Basson Marc D
Surgical Service, John D. Dingell VA Medical Center and Department of Surgery, Wayne State University, Detroit, Michigan 48201-1932, USA.
Cancer Res. 2008 Jan 1;68(1):2-4. doi: 10.1158/0008-5472.CAN-07-2992.

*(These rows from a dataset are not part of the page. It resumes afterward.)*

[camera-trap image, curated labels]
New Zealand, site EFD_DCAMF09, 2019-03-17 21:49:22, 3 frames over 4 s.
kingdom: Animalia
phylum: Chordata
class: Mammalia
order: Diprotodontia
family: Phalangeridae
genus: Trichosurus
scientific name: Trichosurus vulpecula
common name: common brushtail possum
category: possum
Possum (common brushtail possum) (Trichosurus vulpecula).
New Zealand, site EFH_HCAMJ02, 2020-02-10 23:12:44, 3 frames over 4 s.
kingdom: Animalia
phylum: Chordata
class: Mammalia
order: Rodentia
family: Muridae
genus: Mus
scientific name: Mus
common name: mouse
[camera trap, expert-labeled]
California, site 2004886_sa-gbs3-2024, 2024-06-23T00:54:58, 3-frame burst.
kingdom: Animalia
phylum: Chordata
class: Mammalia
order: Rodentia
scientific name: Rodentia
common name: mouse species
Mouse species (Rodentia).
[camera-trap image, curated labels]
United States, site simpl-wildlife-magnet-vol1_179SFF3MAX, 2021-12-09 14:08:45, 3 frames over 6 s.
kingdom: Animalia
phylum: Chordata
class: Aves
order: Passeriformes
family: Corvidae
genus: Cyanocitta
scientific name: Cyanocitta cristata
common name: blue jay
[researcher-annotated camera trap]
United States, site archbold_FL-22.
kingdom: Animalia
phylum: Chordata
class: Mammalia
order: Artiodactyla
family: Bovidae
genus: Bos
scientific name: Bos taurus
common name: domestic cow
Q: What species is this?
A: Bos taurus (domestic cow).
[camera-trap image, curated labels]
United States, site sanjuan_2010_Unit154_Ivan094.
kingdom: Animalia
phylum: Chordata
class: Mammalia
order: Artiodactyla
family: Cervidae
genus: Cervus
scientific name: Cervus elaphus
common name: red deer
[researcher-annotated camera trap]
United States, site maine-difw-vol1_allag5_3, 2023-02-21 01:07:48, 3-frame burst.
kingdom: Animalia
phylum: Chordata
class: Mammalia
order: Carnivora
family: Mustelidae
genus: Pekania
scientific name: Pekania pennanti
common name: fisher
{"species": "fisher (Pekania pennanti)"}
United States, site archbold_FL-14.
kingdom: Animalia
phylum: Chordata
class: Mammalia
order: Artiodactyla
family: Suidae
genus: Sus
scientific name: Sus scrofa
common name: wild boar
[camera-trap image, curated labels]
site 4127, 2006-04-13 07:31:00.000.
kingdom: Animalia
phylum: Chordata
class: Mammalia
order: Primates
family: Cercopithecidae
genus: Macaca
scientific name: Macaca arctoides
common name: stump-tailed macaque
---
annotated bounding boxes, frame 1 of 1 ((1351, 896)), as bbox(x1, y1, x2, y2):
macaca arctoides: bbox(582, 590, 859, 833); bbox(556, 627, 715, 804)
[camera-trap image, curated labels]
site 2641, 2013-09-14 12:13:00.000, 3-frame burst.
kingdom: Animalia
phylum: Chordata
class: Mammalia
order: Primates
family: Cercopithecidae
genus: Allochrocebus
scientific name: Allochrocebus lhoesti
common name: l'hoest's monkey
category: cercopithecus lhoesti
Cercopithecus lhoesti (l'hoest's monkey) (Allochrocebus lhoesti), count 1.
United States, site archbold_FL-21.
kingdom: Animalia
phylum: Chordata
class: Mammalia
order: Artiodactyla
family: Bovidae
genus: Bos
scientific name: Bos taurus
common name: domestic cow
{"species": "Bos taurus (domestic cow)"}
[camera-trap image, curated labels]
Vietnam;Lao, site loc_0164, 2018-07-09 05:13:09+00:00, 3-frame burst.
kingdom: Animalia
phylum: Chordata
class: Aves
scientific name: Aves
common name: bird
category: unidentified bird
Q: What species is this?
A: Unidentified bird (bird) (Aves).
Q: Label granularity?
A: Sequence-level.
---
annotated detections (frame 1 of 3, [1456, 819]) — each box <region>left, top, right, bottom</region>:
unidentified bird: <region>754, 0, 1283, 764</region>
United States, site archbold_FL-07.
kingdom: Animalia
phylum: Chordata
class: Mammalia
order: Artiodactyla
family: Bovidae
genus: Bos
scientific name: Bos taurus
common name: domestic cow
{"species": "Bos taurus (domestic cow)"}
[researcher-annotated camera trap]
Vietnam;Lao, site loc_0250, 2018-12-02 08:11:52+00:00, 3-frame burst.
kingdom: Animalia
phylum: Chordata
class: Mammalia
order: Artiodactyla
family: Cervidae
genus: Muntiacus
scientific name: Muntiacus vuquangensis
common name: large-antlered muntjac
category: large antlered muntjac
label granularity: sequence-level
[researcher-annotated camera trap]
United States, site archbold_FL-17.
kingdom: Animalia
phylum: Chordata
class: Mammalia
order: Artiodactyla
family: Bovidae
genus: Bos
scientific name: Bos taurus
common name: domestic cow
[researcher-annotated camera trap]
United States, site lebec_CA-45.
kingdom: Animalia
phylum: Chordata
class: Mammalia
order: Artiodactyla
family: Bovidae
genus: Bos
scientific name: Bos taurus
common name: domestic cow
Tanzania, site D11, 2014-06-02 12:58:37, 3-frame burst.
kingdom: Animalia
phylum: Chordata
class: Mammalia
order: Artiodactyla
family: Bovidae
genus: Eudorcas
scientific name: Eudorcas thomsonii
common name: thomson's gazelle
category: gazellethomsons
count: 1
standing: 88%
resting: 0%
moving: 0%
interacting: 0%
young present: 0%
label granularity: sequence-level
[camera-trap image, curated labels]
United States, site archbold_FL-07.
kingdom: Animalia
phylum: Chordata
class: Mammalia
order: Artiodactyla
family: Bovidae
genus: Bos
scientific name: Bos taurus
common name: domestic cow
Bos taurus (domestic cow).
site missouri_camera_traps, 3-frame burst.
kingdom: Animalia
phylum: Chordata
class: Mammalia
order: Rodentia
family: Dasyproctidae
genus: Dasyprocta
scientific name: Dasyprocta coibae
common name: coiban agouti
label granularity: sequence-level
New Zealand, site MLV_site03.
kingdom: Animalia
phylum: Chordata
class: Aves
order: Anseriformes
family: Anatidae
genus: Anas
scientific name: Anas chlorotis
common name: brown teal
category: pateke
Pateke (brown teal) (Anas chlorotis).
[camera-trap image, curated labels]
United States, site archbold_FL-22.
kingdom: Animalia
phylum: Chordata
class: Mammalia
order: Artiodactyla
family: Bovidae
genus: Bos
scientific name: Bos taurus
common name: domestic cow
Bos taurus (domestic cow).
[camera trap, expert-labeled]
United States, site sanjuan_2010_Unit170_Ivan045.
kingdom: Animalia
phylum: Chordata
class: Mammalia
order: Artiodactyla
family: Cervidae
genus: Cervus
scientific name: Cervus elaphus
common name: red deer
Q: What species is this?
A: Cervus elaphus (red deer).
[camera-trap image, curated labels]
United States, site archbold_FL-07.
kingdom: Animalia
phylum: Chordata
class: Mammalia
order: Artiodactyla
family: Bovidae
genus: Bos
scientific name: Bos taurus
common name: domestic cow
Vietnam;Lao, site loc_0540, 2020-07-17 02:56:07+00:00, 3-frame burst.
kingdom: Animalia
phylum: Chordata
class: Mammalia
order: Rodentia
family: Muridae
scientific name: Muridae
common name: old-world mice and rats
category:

Increasing evidence suggests that tumor cells can regulate their own adhesion via intracellular signals that modulate integrin binding affinity. Although the full pathway has not yet been elucidated, the effects of pressure seem likely to require cytoskeletal mechanosensing, Src, phosphatidylinositol 3-kinase, focal adhesion kinase, and Akt-1 activation. Ultimately, activated focal adhesion kinase accumulates at the membrane in association with beta(1)-integrin heterodimers and may modulate integrin binding affinity. This pathway may be a promising target for manipulation to inhibit metastatic cancer cell adhesion.
越来越多的证据表明,肿瘤细胞可通过调节整合素结合亲和力的细胞内信号来调控自身的黏附。尽管完整的信号通路尚未阐明,但压力的作用似乎可能需要细胞骨架机械传感、Src、磷脂酰肌醇3激酶、黏着斑激酶和Akt-1激活。最终,激活的黏着斑激酶与β(1)-整合素异二聚体结合在细胞膜上聚集,并可能调节整合素的结合亲和力。该信号通路可能是抑制转移性癌细胞黏附的一个有前景的操作靶点。